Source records
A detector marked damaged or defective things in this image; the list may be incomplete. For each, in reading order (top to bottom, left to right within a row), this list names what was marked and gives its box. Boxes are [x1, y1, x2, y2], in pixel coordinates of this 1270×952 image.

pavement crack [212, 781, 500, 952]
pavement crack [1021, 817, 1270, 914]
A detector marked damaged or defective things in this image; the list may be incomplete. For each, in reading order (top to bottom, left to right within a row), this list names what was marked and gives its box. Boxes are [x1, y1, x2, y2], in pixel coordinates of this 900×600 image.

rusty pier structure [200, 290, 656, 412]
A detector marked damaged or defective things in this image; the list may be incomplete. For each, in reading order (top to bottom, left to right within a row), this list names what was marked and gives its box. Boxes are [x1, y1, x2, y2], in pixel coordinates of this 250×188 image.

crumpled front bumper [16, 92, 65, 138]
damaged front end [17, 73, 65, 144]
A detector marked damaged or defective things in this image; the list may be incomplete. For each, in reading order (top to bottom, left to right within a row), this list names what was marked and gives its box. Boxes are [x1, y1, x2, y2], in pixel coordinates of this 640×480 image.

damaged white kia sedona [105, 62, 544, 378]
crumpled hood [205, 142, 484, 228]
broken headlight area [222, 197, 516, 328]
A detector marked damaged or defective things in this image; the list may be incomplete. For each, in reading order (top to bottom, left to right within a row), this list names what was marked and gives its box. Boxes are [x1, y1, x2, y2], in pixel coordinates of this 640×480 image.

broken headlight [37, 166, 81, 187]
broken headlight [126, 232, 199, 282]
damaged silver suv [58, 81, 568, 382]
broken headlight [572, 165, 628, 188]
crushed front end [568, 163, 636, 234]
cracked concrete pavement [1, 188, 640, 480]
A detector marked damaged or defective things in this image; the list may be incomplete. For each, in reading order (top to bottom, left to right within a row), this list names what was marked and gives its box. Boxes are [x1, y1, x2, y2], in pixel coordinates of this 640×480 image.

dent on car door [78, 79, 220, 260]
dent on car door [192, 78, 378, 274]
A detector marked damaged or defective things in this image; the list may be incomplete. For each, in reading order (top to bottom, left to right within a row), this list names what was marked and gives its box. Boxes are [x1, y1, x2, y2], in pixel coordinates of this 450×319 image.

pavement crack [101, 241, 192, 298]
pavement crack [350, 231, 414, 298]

• [TASK] Copy the entries above word for word, from the line that contains "this 250×188 image." through the line that contains "broken headlight area [222, 197, 516, 328]", including both of those lines.

• [FINAL RESULT]
A detector marked damaged or defective things in this image; the list may be incomplete. For each, in reading order (top to bottom, left to right within a row), this list names what was marked and gives its box. Boxes are [x1, y1, x2, y2], in pixel coordinates of this 250×188 image.

crumpled front bumper [16, 92, 65, 138]
damaged front end [17, 73, 65, 144]
A detector marked damaged or defective things in this image; the list may be incomplete. For each, in reading order (top to bottom, left to right within a row), this list names what was marked and gives its box. Boxes are [x1, y1, x2, y2], in pixel coordinates of this 640×480 image.

damaged white kia sedona [105, 62, 544, 378]
crumpled hood [205, 142, 484, 228]
broken headlight area [222, 197, 516, 328]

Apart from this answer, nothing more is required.